Required actions =
A - Check each statement below against the router lathe thread and answer yes or no for each one, quoting the exact words of the thread that settle it. (i) dickm got a router lathe from the tip in Newport Pagnell. (ii) The 3mm Bowden cable fit the pulleys. (iii) With the spares included, the total cost came to more than £60.00.
B - From the router lathe thread, quote the passage starting at "Also found these: https://www.amazon.co.uk/Ajax-Scientifi" and ending at "the original £60.00.".
C - Write the next part of the router lathe thread, picking up right after its final post.

# Trend Router lathe



## MikeJhn (25 Sep 2017)

Just bought a Trend Router lathe off e-bay at a good price, anyone have any tips or comments on how to get the best out of it, it has the manual and all the available accessories with it, I have four different router to choose from, from a Katsu up too a 2.5HP Hitachi so not lacking a powerful or detail unit to attach to it, just looking for some hint and tips from those who have/had one.

Mike


----------



## SVB (25 Sep 2017)

One listed in for sale section now. Owner may be worth a PM?


----------



## dickm (25 Sep 2017)

Got one from the tip in Newport Pagnell years ago and tried to get on with it but failed. Whoever it was on the forum who bought it off me probably worked out how to use it properly :?


----------



## bugbear (26 Sep 2017)

SVB":1novvvc3 said:


> One listed in for sale section now. Owner may be worth a PM?



Good idea - this thread:

post1174760.html?hilit=router#p1174760

And this one (a year ago)

post1066799.html?hilit=%20router%20lathe%20#p1066799

BugBear


----------



## MikeJhn (27 Sep 2017)

Anyone know where I can source a replacement cable, thinking of getting a cycle cable, can sorse one at 3500mm long, but don't know if its long enough anyone know?

Mike


----------



## dickm (27 Sep 2017)

Well, the whole thing is about a metre long and if I recall correctly, the cable runs from end to end and back, with a few extra turns. So 3500mm should be plenty. But best to ask someone who still has the "lathe"!


----------



## MikeJoh (27 Sep 2017)

Found 3mm Bowden cable on e-bay in any length so no longer a problem.

Mike


----------



## MikeJhn (29 Sep 2017)

Also found these: https://www.amazon.co.uk/Ajax-Scientifi ... QBYS9FS3HW and 25mm ones further down the page, so it looks as though I am sorted for spares of the items that break most often, will post again when they all turn up.

Also found these on e-bay: http://www.tts-group.co.uk/assorted-pla ... -PULL.html

Reason behind obtaining these is that one 50mm wheel was broken when the unit arrived and the cable was not in good condition, I negotiated a discount with the vendor that I am happy with, so it cost me a lot less than first posted, even with buying the spares it still comes in less than the original £60.00.

Mike


----------



## MikeJhn (29 Sep 2017)

3mm Bowden cable is too thick for the pulleys, teach me measure the original, couldn't find the vernier calliper, still I need some catenary wire, 2mm now sourced and ordered.

Provided material =

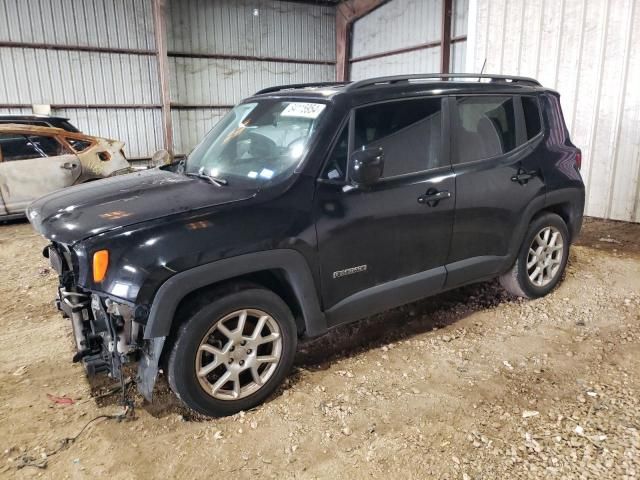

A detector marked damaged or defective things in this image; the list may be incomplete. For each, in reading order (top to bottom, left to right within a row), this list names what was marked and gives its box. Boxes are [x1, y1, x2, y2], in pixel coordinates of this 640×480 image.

Answers per task =
A -
(i) Yes: "Got one from the tip in Newport Pagnell years ago"
(ii) No: "3mm Bowden cable is too thick for the pulleys"
(iii) No: "even with buying the spares it still comes in less than the original £60.00."

B -
Also found these: https://www.amazon.co.uk/Ajax-Scientifi ... QBYS9FS3HW and 25mm ones further down the page, so it looks as though I am sorted for spares of the items that break most often, will post again when they all turn up.

Also found these on e-bay: http://www.tts-group.co.uk/assorted-pla ... -PULL.html

Reason behind obtaining these is that one 50mm wheel was broken when the unit arrived and the cable was not in good condition, I negotiated a discount with the vendor that I am happy with, so it cost me a lot less than first posted, even with buying the spares it still comes in less than the original £60.00.

C -
Mike


----------



## MikeJhn (3 Oct 2017)

If anyone is interested there is a thread on the Router Lathe here: http://www.routerforums.com/jigs-fixtur ... apter.html

Mike


----------



## MikeJhn (5 Oct 2017)

In case anyone else is looking for one of these, I thought it may be helpful to point out what to look for when buying second hand, beside the obvious checking the cast items are intact and the rails are straight, it seems that the 2"/50mm pulleys are somewhat delicate, as all the ones I have seen have a 1"/25mm pulley on the cable drive end of the unit on the underside, this should be a 50mm pulley to keep the correct tension on the cable, see the post's above for possible source's, the cable itself is 1.5mm dia, which is a standard cycle brake cable size, or just look for 1.5mm dia Bowden cable on the internet or e-bay, for the fittings to the cable, electrical crimp fittings will work for the spring and carriage attachment, if I find any other tips I will post on here, I am especially looking at chip and dust management as well as the tips given on the Routerforums site re the guide's.

Mike


----------



## Mike Jordan (5 Oct 2017)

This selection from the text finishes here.